Published: July 16, 2015
Since Apple released the iPhone, and perhaps before, mobile browsers have supported making phone numbers into tappable links. When a user taps on the phone number on a webpage, it will invoke the phone calling app, pre-populated with the phone number. The interesting thing about this behavior is it’s very inconsistent between mobile browsers from version to version.
I started investigating this after my bi-weekly meeting with our CEO, David Sauter. We were talking about updating some of our sites so that phone numbers would be actionable on mobile browsers. Before I began making this change, I wanted to see what the support was for various mobile browsers, specifically for different phone number formats.
I ran a test with the following phone number formats on 12 different mobile browsers using our testing lab at Envano. Below are the following phone number formats I tested out.
- (1920) 278-7711
- (920) 278-7711
It’s always been a pet-peeve of mine when sites use inconsistent phone number formats. There’s nothing inherently wrong with it, but it just looks sloppy to me. Dashes, dots, or none at all? Some will place the area code in parenthesis, some won’t. All of these different combinations make it harder for mobile browsers to parse out and to auto-detect numbers. Then there are international numbers, but I’ll skip that for this blog post.

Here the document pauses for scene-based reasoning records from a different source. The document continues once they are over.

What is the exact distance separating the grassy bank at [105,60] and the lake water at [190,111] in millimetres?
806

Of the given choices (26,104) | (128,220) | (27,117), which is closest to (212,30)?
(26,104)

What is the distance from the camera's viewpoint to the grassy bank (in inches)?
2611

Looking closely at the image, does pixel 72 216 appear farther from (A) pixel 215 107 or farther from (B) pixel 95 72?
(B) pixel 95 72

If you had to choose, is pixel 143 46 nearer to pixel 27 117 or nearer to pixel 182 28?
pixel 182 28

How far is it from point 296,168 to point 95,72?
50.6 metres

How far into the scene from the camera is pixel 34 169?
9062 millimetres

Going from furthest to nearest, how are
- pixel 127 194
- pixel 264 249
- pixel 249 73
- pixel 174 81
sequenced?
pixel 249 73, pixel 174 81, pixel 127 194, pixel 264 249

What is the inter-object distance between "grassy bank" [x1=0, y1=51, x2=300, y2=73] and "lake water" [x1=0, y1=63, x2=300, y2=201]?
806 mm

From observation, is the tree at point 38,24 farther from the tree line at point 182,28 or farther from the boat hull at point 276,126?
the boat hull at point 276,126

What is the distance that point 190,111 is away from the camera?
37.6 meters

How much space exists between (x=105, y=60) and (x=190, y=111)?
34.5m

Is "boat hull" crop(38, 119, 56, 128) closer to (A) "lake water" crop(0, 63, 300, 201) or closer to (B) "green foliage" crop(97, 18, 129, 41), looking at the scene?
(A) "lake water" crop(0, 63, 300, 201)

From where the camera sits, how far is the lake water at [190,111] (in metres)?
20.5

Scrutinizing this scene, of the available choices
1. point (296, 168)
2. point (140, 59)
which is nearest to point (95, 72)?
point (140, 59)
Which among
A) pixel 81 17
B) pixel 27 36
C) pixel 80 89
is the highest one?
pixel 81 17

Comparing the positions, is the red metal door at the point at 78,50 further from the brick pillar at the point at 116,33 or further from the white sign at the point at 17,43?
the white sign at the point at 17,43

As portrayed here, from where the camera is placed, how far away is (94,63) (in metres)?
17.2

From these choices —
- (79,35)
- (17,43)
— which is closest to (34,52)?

The following phone number formats are more commonly supported by the mobile browsers I tested. However, none of the number formats were compatible with Firefox, Android 5-8.0, iPhone iOS 12.1 Chrome, Chrome, Galaxy Tab S4 Samsung and Nexus 9 tablet.
- (1920) 278-7711
- (920) 278-7711
However, this number format didn’t reach 100 percent support across browsers. Based on that, I would avoid using it and use one of the previous formats I listed above.
- 1.920.278.7711 – iPhone iOS 7 Safari, iPhone iOS 12.1 Safari, iPad Pro iOS 12.9 Safari and iPad 6th iOS 11 Safari did not support it.
Below are screenshots of my data showing how some browsers detect numbers while others don’t.
Styling Auto-Detected Phone Numbers with CSS
The other thing I tested was whether or not I can style the auto-detected phone numbers with CSS. The results varied greatly for this as well.
Below are screenshots of my data showing how some browsers style these as links while others do not. Others don’t allow them to be re-styled.
Can I use an anchor link wrapped around the phone number?
Yes! Of course, you could use the tel: protocol and manually make phone number links. The issue with doing it that way is that desktop users are going to see stylized anchors for phone numbers and this may cause confusion with them.
The next question you’re going to ask is, “Can’t I just disable the links for devices that don’t support phone calls?” I’m glad you asked, because actually you can’t. There is no method to detect whether a device can support phone calls. That simply isn’t exposed to the web browser. Also, how do you define a mobile browser with phone capabilities? Browsers that support touch? Windows 10 laptops support touch but can’t make phone calls. Most tablets are touch devices that can’t make phone calls. Maybe it’s based on the width of the screen, for example, all small screens can make phone calls. iPod touches can’t make phone calls and have small screens.
So your options are to disable auto-detection using a meta tag <meta name = “format-detection” content = “telephone=no”> where everyone loses or you can try to avoid desktop users from clicking on the links in the first place. This might best be achieved by manually using the tel: protocol and then adding styles to undo the automatic appearance of it looking like a link.